Наступили дни ожидания, но Пушкин не переставал работать. Лев увозил для печати первую главу «Онегина», и Пушкин приводил в порядок свои примечания. Под впечатлением посещения Петра Абрамовича он написал теперь и о прадеде, помянув и Лагань, плывущую следом за братом.
В эти тревожные дни размышлял он по-прежнему и о побеге, даже, может быть, больше, чем когда-либо: это одним ударом разрубало весь узел. Но странное дело: ко всем этим мыслям, ставшим уже привычными и почти постоянными, примешивалось теперь и некоторое раздумье.
Так брату писал на прощанье:
Презрев и голос укоризны,
И зовы сладостных надежд,
Иду в чужбине прах отчизны
С дорожных отряхнуть одежд.
. . . . .
Благослови побег поэта.
И тут же внезапно усталой рукой чертил о себе:
Умолкнет он под небом дальним
Один. . печальным
Угаснет в чуждой стороне.
Тут было, конечно, и личное: отрезать себя от всяких возможностей когда-нибудь встретиться… Страстная жажда увидеть Элиз порой бушевала в нем с такою же силой, как порывистый ветер в лесу, когда возвращался от Ганнибала. Ссылка и ссора с отцом, потрясение дружбы, разлука с любимой женщиной — все это рождало порою мгновенную мысль даже о самоубийстве. Так было с ним всего еще раз — в Петербурге, когда граф Федор Иванович Толстой-Американец распустил про него слух, что его пригласили в Тайную канцелярию и там высекли. Он и теперь вспоминает об этом, готовясь к дуэли с клеветником. Но если б тогда он это сделал, он только подтвердил бы тем самым позорившую его молву. Не было ли бы отчасти то же самое и теперь?..
Но было, кроме того, и нечто другое, что не позволяло ему так собою распорядиться. Это, может быть, было б легко там, в Петербурге, когда личная жизнь его шумела и пенилась в узком бокале; там разбивали не раз на попойках такие бокалы, внимая печально-веселому звону стекла… Теперь же и самая жизнь крепко держала его, он связан был с нею тысячью нитей и прежде всего своею работой. Так же казалось порою легко и на юге — шагнуть и отплыть из неласковой отчизны своей. Но и тогда уже он, в стихах своих «К морю», крепко задумывался: что же найдет он за рубежом? Он всегда страстно хотел путешествовать с другом своим Чаадаевым, к которому чувствовал настоящее уважение, как ни к кому, быть может, другому, и теперь только так и мыслил себе запретное это путешествие: поехать прямо к нему… Но одно дело путешествовать и другое — проститься с отчизной навек. Что мог он там делать? Он увез бы с собой единственно пафос борьбы, скованной здесь; но и там — не звучал ли бы он в пустоте?

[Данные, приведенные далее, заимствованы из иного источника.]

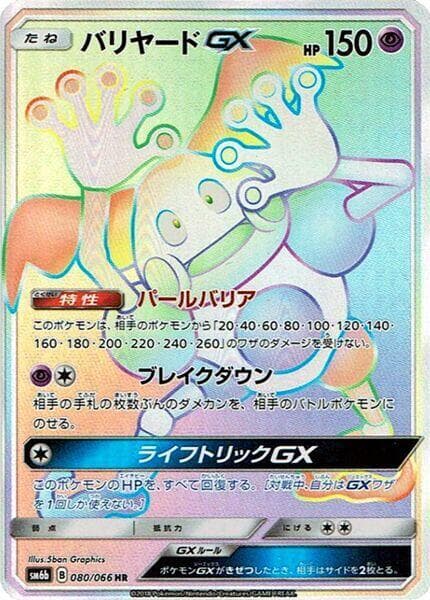 Mr. Mime GX, catalogue front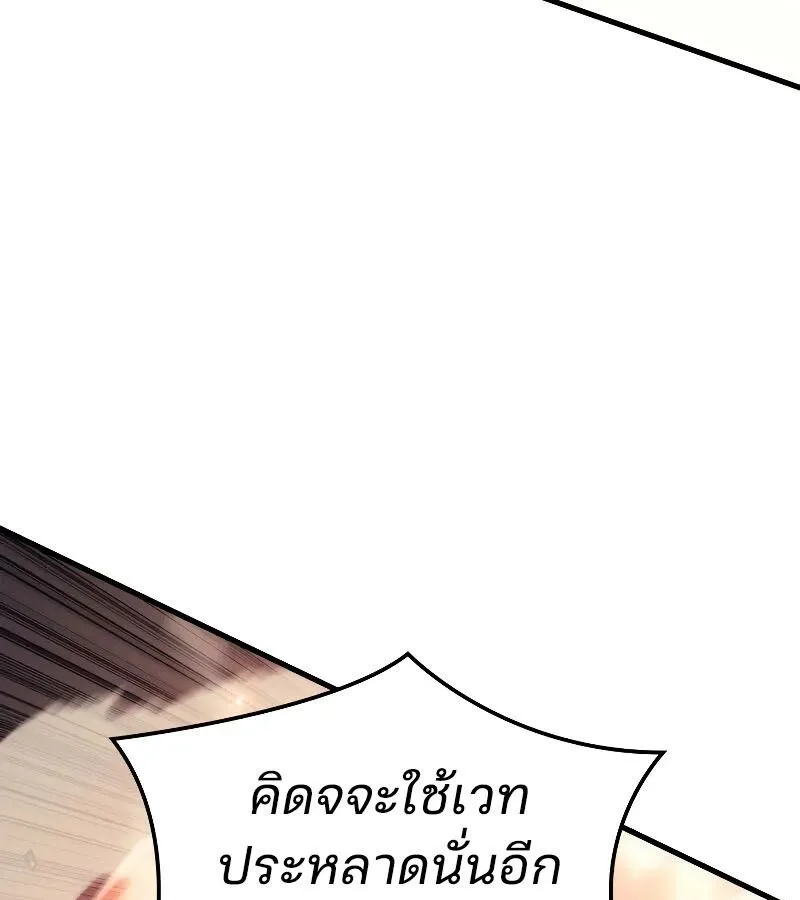 The Indomitable Martial King ตอนที่ ตอนที่ 64 รูปที่ 22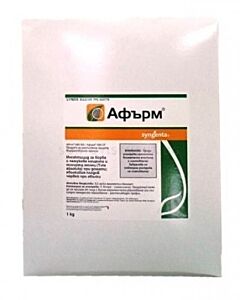 Афърм 095 СГ - 1 кг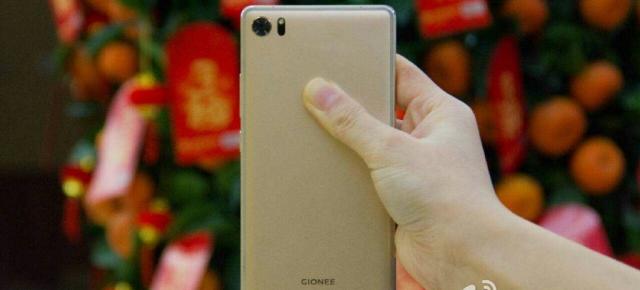 Gionee Elife S8 se afișează într-o serie de imagini; compania ar putea opta și pentru un rebranding odată cu lansarea device-ului
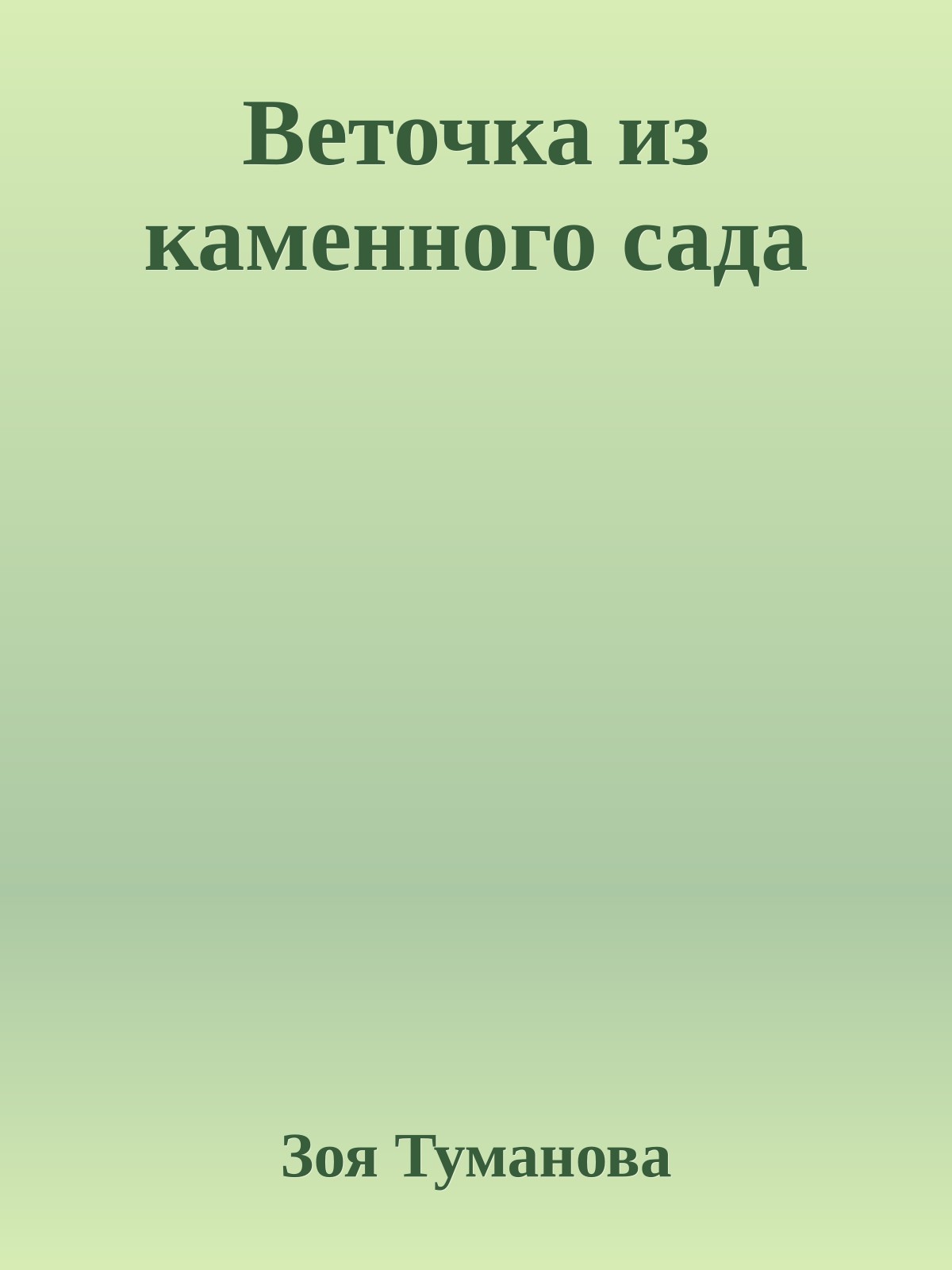 Веточка из каменного сада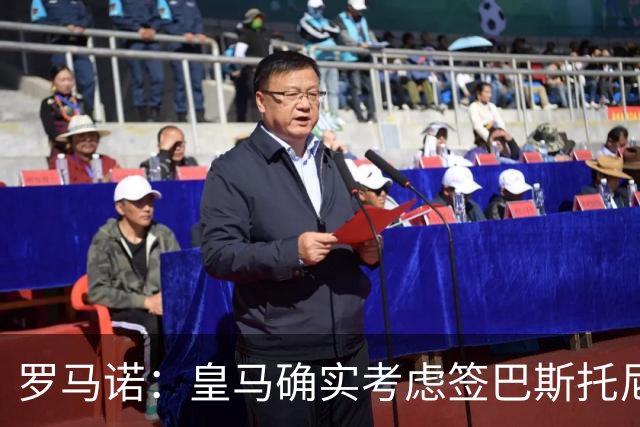 罗马诺：皇马确实考虑签巴斯托尼 老佛爷最想立即引进的是奥利塞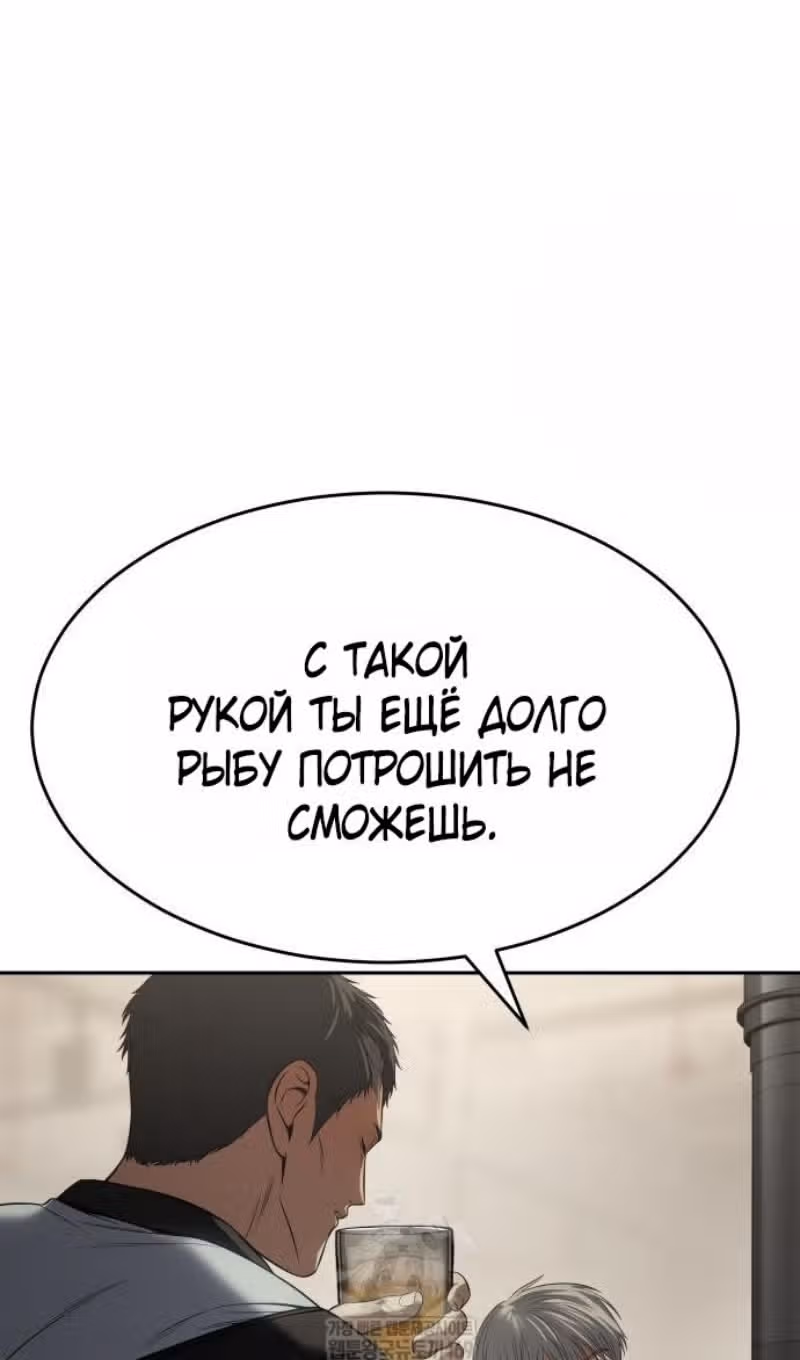 Пэк ХХ — Том 1 · Глава 157, страница 16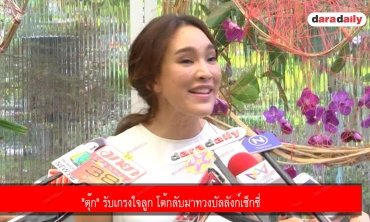 "ตุ๊ก" รับเกรงใจลูก โต้กลับมาทวงบัลลังก์เซ็กซี่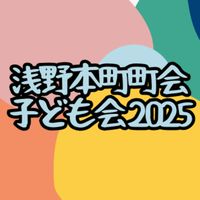 令和8年度 浅野本町子ども会連絡網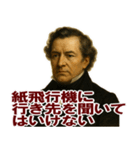 架空 偉人 ありがたい おことば (小)（個別スタンプ：18）
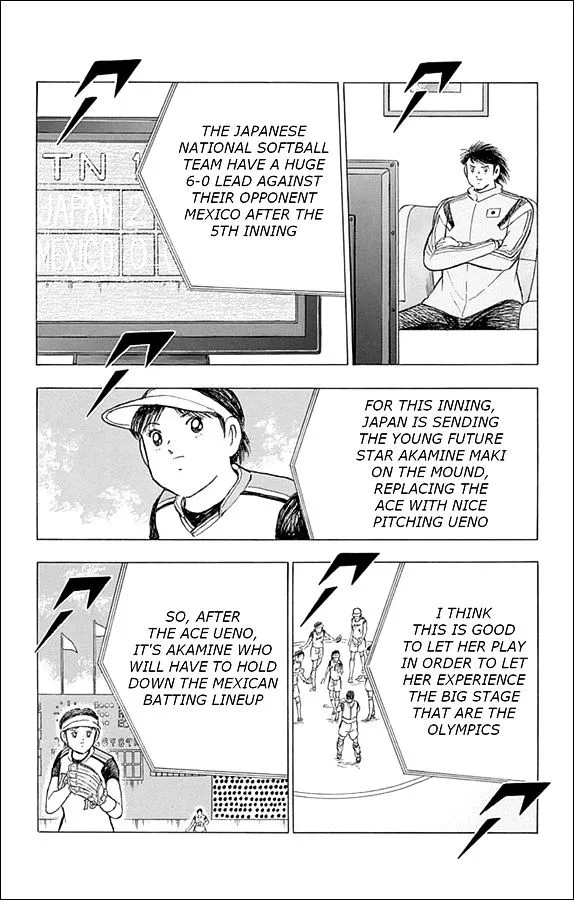 Captain Tsubasa - Rising Sun - Page 4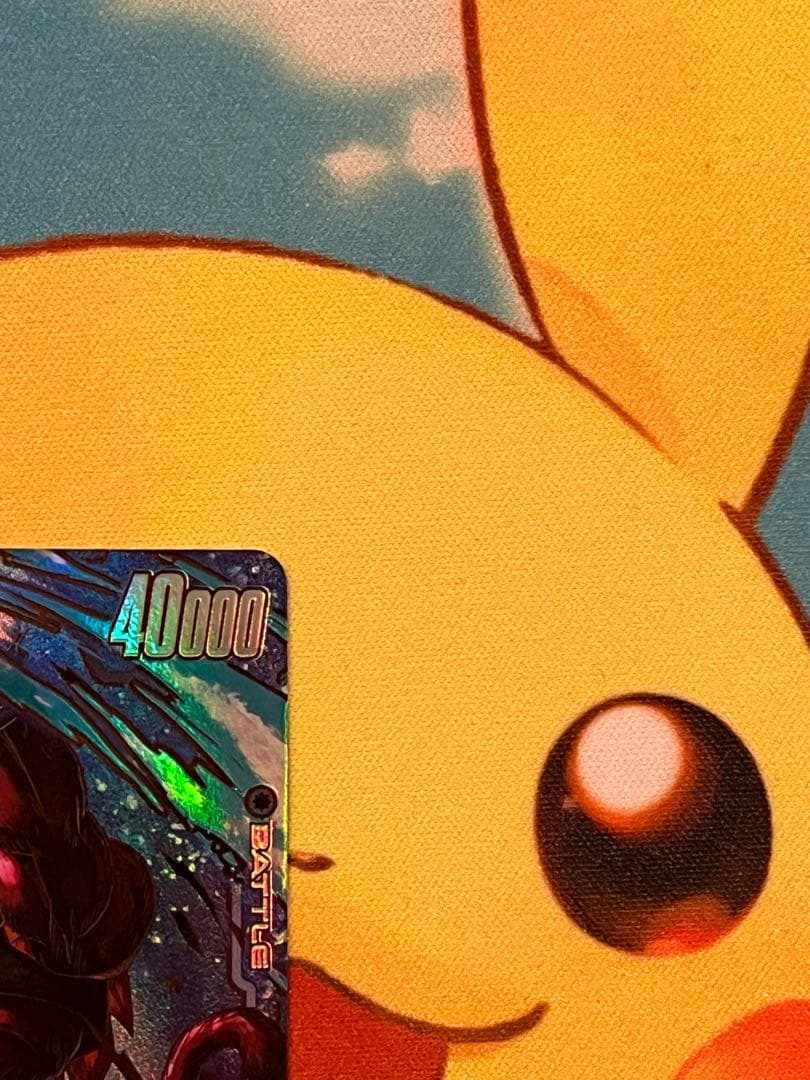 ゴジータ:GT SCR パラレル ドラゴンボールフュージョンワールド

Он отнюдь не хотел себя ограничивать. Эта стихия борьбы, и борьбы политической именно, также просила свободы для своего проявления, но ведь единственный меч его — слово, стихи! И он размышлял: можно ли было вовсе ему покинуть отечество, оторваться от своего родного и милого, — не вырвешь ли вместе с тем с корнем и собственную — именно творческую жизнь? И самая эта отчизна, быть может, к нему обернувшаяся и еще посуровей, чем раньше, не отпускает и дышит одновременно и каким-то теплым дыханием. И разрешение ли это вопроса: покинуть ее, когда вот и этот простор, и предвкушаемая рабочая тишина зовут его к творчеству, сосредоточенному и большому?
И как еще надо во всем разобраться? А разобраться для Пушкина значило: мыслить в процессе работы, и мыслить именно образами.